Aim of the exercise — Reproduce the lines below word for word, leaving out the pictures.

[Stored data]
-*-*-
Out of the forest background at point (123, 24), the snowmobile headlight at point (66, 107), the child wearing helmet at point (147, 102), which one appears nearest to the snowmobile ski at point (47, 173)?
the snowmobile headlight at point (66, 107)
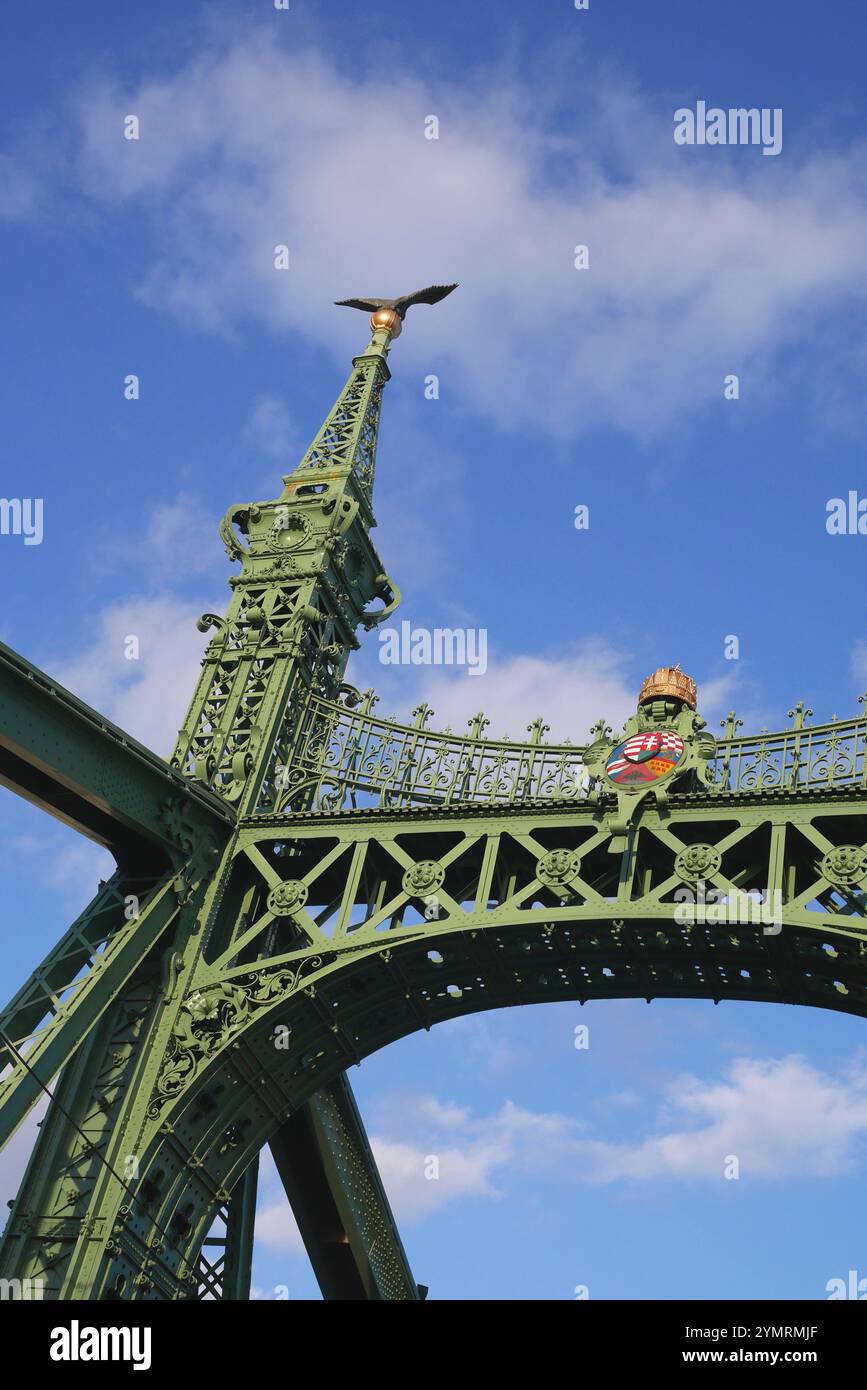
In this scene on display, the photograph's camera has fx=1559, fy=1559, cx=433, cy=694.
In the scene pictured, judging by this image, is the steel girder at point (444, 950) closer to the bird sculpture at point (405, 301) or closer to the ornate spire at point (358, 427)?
the ornate spire at point (358, 427)

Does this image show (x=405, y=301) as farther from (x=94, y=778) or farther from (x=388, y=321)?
(x=94, y=778)

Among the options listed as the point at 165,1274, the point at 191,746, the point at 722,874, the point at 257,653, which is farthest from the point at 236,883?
the point at 722,874

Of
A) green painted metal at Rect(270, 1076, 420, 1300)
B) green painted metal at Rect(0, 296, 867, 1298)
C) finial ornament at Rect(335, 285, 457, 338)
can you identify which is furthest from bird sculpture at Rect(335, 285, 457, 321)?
green painted metal at Rect(270, 1076, 420, 1300)

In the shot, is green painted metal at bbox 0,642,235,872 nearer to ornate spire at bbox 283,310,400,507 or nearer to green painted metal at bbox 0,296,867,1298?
green painted metal at bbox 0,296,867,1298

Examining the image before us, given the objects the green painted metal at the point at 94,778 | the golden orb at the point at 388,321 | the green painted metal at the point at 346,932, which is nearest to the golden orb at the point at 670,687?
the green painted metal at the point at 346,932
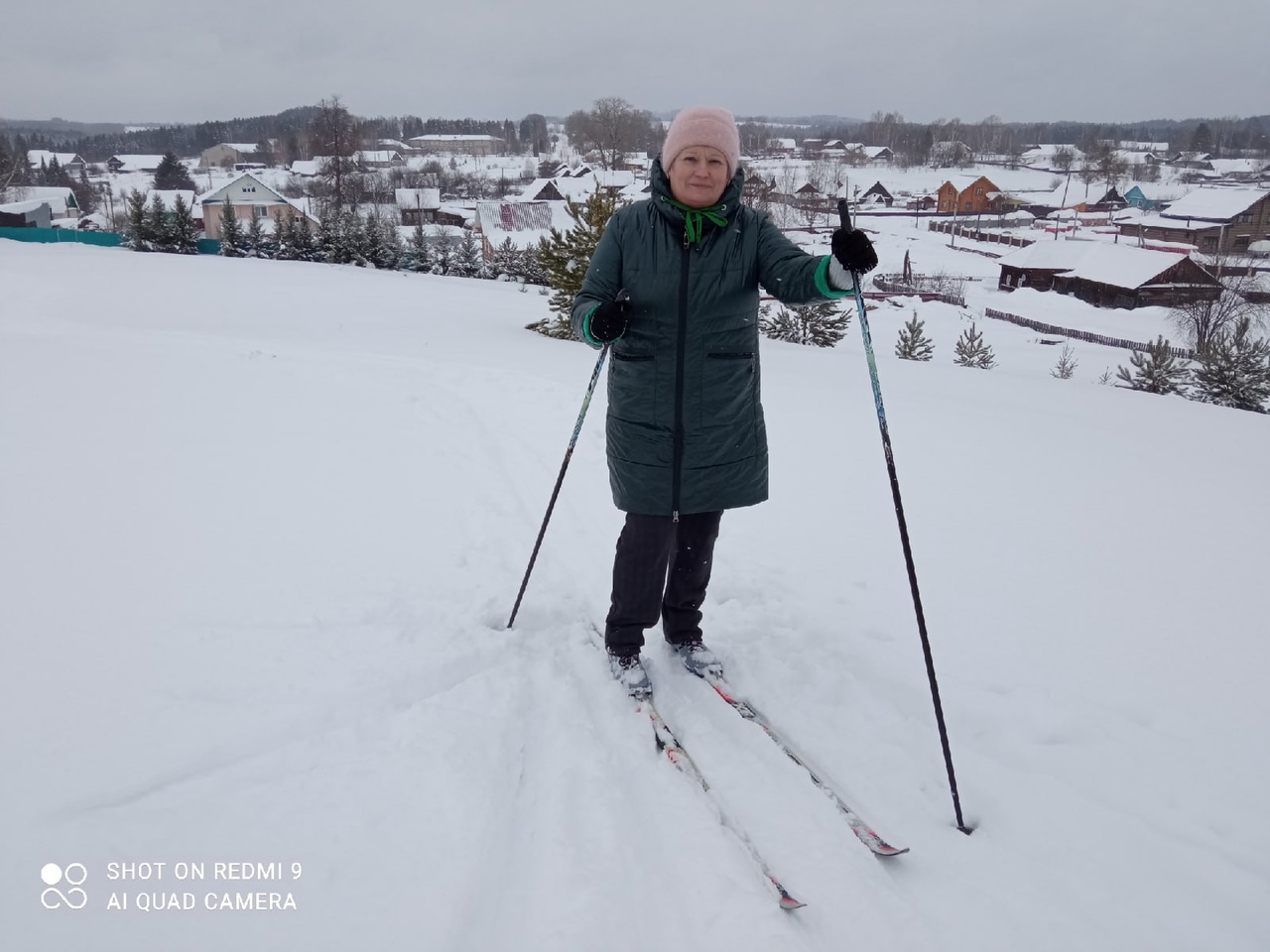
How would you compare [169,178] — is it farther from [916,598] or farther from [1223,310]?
[916,598]

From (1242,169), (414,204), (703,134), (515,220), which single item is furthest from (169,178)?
(1242,169)

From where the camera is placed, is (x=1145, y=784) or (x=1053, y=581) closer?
(x=1145, y=784)

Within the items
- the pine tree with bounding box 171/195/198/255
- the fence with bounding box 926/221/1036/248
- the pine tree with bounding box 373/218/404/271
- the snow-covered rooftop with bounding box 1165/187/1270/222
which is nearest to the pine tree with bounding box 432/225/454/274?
the pine tree with bounding box 373/218/404/271

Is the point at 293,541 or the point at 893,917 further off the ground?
the point at 293,541

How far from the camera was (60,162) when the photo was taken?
76.2 m

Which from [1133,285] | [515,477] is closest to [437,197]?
[1133,285]

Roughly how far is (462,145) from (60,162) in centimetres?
5933

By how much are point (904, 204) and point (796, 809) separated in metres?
73.9

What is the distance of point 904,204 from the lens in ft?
217

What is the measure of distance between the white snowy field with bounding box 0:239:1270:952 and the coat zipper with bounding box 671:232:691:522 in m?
0.73

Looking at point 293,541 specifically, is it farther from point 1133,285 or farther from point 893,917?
point 1133,285

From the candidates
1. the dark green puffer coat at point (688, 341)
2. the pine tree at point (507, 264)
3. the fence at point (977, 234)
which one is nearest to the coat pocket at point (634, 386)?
the dark green puffer coat at point (688, 341)

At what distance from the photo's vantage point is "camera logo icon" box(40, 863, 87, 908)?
4.86 ft

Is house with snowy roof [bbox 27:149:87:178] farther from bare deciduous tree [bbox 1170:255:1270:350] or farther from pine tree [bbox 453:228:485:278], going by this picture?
bare deciduous tree [bbox 1170:255:1270:350]
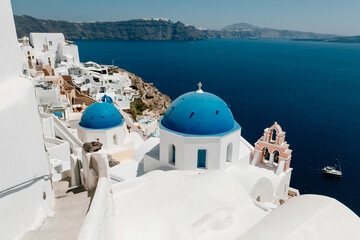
-*-*-
Solved exercise —
Out of the forest background at point (123, 24), the snowmobile headlight at point (66, 107), the child wearing helmet at point (147, 102), which one appears nearest to the snowmobile ski at point (47, 173)?
the snowmobile headlight at point (66, 107)
In this scene on display, the photograph's camera has fx=1559, fy=1559, cx=433, cy=694.
In the scene pictured, judging by this image, is the steel girder at point (444, 950) closer to the bird sculpture at point (405, 301) or closer to the ornate spire at point (358, 427)?
the ornate spire at point (358, 427)

Does this image show (x=405, y=301) as farther from (x=94, y=778) or farther from (x=388, y=321)?
(x=94, y=778)

Among the options listed as the point at 165,1274, the point at 191,746, the point at 722,874, the point at 257,653, which is farthest from the point at 236,883?
the point at 722,874

Of
A) green painted metal at Rect(270, 1076, 420, 1300)
B) green painted metal at Rect(0, 296, 867, 1298)
C) finial ornament at Rect(335, 285, 457, 338)
can you identify which is furthest from bird sculpture at Rect(335, 285, 457, 321)?
green painted metal at Rect(270, 1076, 420, 1300)

In the shot, is green painted metal at bbox 0,642,235,872 nearer to ornate spire at bbox 283,310,400,507 or nearer to green painted metal at bbox 0,296,867,1298?
green painted metal at bbox 0,296,867,1298

Examining the image before us, given the objects the green painted metal at the point at 94,778 | the golden orb at the point at 388,321 | the green painted metal at the point at 346,932, which is nearest to the golden orb at the point at 670,687?
the green painted metal at the point at 346,932
How would you compare [169,178] — is it farther from [916,598] or farther from [1223,310]?
[916,598]

From (1242,169), (414,204), (703,134), (515,220), which single item is furthest from (169,178)?
(1242,169)

From where the camera is placed, is (x=1145, y=784) or (x=1053, y=581) closer?
(x=1145, y=784)

Within the items
- the pine tree with bounding box 171/195/198/255
- the fence with bounding box 926/221/1036/248
- the pine tree with bounding box 373/218/404/271
- the snow-covered rooftop with bounding box 1165/187/1270/222
which is nearest to the pine tree with bounding box 432/225/454/274?
the pine tree with bounding box 373/218/404/271

Is the point at 293,541 or the point at 893,917 further off the ground?
the point at 293,541

How far from the camera was (60,162) when the photo was taken?
76.2 m

Which from [1133,285] | [515,477] is closest to [437,197]?
[1133,285]

Roughly how far is (462,145) from (60,162) in centimetres?
5933

By how much are point (904, 204) and point (796, 809) separated in metres?
73.9

What is the distance of point 904,204 from the lens in ft?
217

What is the measure of distance between the white snowy field with bounding box 0:239:1270:952 and the coat zipper with bounding box 671:232:691:522 in m?
0.73

Looking at point 293,541 specifically, is it farther from point 1133,285 or farther from point 893,917?
point 1133,285

From the candidates
1. the dark green puffer coat at point (688, 341)
2. the pine tree at point (507, 264)
3. the fence at point (977, 234)
which one is nearest to the coat pocket at point (634, 386)?
the dark green puffer coat at point (688, 341)

At what distance from the photo's vantage point is "camera logo icon" box(40, 863, 87, 908)?
4.86 ft

Is house with snowy roof [bbox 27:149:87:178] farther from bare deciduous tree [bbox 1170:255:1270:350] or farther from pine tree [bbox 453:228:485:278], going by this picture?
bare deciduous tree [bbox 1170:255:1270:350]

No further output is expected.